You can find bush tomatoes in a wide range of different sizes, colors, and flavors. They don’t need to be staked and tied like vining tomatoes do, and grow exceptionally well in pots. Try growing Micro Tom topiary tomatoes this season! They’re super-tiny bush tomato plants that only grow a few inches tall, but produce prolifically.
Related Post: Best Planter Boxes for Tomatoes
Now, pineapples are a bit tricky. They grow on low-lying bushes, but can either be classified as berries, or as “collective fruits”, depending on whom you consult. However you choose to classify them, they’re remarkably tasty members of the Bromeliaceae family, which includes air plants like Tillandsias.
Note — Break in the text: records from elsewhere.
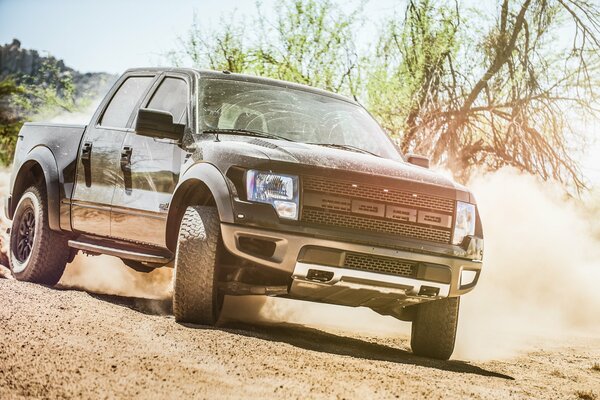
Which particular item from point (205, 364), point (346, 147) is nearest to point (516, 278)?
point (346, 147)

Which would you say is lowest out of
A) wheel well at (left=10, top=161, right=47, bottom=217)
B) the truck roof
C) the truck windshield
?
wheel well at (left=10, top=161, right=47, bottom=217)

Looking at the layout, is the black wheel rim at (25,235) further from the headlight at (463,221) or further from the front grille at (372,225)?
the headlight at (463,221)

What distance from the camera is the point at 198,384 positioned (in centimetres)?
446

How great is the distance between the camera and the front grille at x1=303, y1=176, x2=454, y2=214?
5.91 meters

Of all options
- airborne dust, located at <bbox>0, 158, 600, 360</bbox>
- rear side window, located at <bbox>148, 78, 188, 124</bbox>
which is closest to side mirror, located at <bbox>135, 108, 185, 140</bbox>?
rear side window, located at <bbox>148, 78, 188, 124</bbox>

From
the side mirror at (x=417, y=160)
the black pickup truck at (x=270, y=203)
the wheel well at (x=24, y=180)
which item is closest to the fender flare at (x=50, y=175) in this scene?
the wheel well at (x=24, y=180)

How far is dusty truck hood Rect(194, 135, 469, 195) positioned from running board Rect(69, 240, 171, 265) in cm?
88

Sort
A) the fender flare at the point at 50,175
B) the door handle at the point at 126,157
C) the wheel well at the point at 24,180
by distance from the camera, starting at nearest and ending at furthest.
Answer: the door handle at the point at 126,157, the fender flare at the point at 50,175, the wheel well at the point at 24,180

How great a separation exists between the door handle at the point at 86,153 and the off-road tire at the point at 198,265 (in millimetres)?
2051

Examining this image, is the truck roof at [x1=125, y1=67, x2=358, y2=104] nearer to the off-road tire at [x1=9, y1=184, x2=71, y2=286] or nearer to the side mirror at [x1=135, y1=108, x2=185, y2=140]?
the side mirror at [x1=135, y1=108, x2=185, y2=140]

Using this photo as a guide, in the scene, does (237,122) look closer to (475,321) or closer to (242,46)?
(475,321)

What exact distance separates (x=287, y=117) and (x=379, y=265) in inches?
63.1

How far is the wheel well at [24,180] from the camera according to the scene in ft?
29.1

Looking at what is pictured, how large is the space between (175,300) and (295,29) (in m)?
10.0
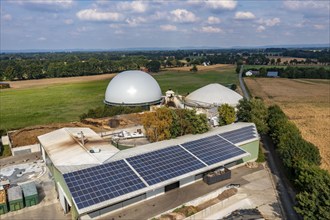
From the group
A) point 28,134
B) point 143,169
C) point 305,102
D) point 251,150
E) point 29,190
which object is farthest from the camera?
point 305,102

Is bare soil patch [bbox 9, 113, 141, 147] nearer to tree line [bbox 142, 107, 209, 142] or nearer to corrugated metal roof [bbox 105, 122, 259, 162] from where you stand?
tree line [bbox 142, 107, 209, 142]

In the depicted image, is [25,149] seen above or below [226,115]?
below

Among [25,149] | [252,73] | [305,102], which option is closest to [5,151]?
[25,149]

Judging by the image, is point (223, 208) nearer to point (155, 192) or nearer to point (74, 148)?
point (155, 192)

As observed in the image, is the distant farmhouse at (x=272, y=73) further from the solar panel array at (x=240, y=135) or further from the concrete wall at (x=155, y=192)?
the concrete wall at (x=155, y=192)

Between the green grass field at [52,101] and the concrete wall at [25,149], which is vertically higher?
the green grass field at [52,101]

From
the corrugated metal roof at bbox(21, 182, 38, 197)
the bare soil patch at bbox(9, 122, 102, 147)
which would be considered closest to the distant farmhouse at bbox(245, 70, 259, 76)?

Here are a couple of fun facts: a single pineapple plant can live over 50 years. They’ll bear a single fruit per season, but you can look forward to harvesting them for the better part of a lifetime. Oh, and when you’ve finished eating the fruit, chop off the top and plant it. It’ll grow into an entirely new pineapple plant! You’ll just have to wait three to five years for it to start fruiting.
Although quince bushes are grown primarily for their flowers, you can eat their apple-flavored fruits too. Of course, you can’t eat them raw, as they’ll do terribly things to your gastrointestinal system. Instead, you’ll need to cook the quince fruits and transform them into jam or jelly.
As you can see, there seem to be many fruit species that grow on smaller-sized shrubs. In fact, if you were to travel around the world, you may discover that the list of fruits that grow on bushes is pretty much equal to the fruits that grow on trees.
Whatever sized plants they grow on, at least we can agree that these fruits are absolutely delicious.